Biggles the smuggler, I was proud of him. I worried more for Francis now, as he no longer had the mutt to care for.
Supper included wine, my first in almost a year, except for Ted’s homemade vintage. Workers wearing spotless white jackets came around to each of the thirty or so diners, with a roast, asking which part and how much we wanted.
“Some of that, not too thick,” I said, as one held the platter while the other used the implements elegantly to slice me a piece of the roast. I ate a lot and drank a second glass of wine. I sat across from Francis and Reiner—Jurgen, the younger German from Asmida sat beside me—and our talking gradually became louder, more animated, and sometimes we even laughed, making the candles on the tables flicker. Jurgen talked more than he ever did at the refinery. I guessed it was not the ambiance or the recognition of German reunification, but the wine.
As each of us finished eating, waiters came around and collected our plates, returning a few minutes later with tea or coffee. Waiters carried out a large cake and placed at the head table occupied by Colonel Syphr, Kamal, some other Iraqis, Fred, and the older German banker. His name was Helmut, Fred’s boss. Helmut stood. He seemed very nervous, choosing his words so carefully the whole thing was incoherent. “Today is an important day for Germany, for all Germans, for us. We are happy to be here all together. We hope soon for everyone, all of us, to celebrate the happy day with our families. Thank you to our hosts for this very nice party.”

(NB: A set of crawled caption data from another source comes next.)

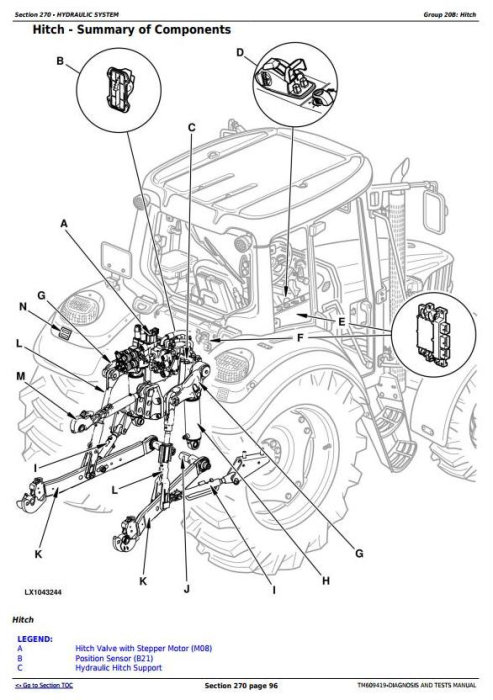 First Additional product image for - John Deere 6105J, 6105JH, 6140J, 6140JH, 6155J & 6155JH Tractors Diagnosis and Tests (TM609419)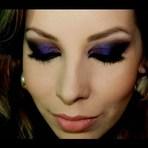 maquiagem roxa para noite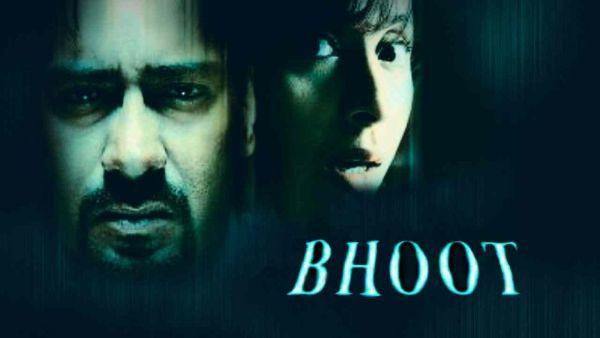 Bhoot - 2003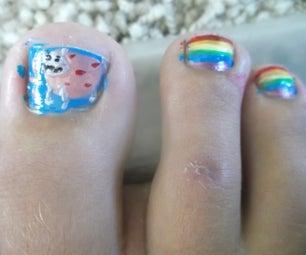 Nyan Cat Nails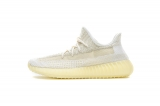 "2020.10 Normal Authentic Adidas Yeezy Boost 350 V2 ""Abez"" Men And Women ShoesFZ5246-LY"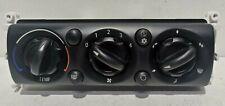 MINI COOPER R50 R52 R53 MANUAL AIR CONDITIONING HEATER CONTROL PANEL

One of the Iraqis stood. When he started talking in English, I recognized him as the jolly man who had gotten on the bus to read names of those people to disembark there back on August 25. Francis leaned toward me. “He’s the Iraqi Director of PC1. And his missus is a Yank, you know. He met her while he was studying in the United States.”
The director said nothing about Kathima. “For our German friends, I’d like to say this congratulations. A unified country is a strong country. Today we are happy to offer you this party. Enjoy the evening.”
The chief guard at PC1—named Riyadh—looked upset. I wondered if Riyadh considered the jolly director subversive for making his speech in English, which he seemed to have a hard time following.
After some time Francis, Reiner, and I moved to the pub.
“Have some Newcastle,” said Francis. They came here in the evening a few times a week, he said. Free and plentiful drink and the loud music: someone had clearly invested a lot of dinars or dollars in good speakers. A Beatles song was on, very loud. It was hard to hear, but it was heaven to drink, talk loud and lean forward to hear what the other person was saying. It was aerobic, and laughing was the easiest body language for acknowledging what you didn’t hear but knew didn’t matter anyhow. This was a time to be transported out of hell. And to celebrate the reunification of Germany? Why not? If they did this every evening, I might even be drunk enough to say a toast to the reunification of Iraq with its nineteenth province called Kathima. Even Kamal was drinking whiskey and laughing. Unlike Riyadh and Syphr, he wore civilian clothes. Colonel Syphr disappeared early; I hadn’t seen him drink anything. Besides the Iraqis, we hostages hailed from places as diverse as Japan and France, Germany and the US; and we all knew the words to these songs.
“How are you doing?” asked Kamal.
“Good beer,” I shouted.
“I like it when everyone sings,” he said. He didn’t sing, though, and neither did any of the Iraqis, except the Director of PC1.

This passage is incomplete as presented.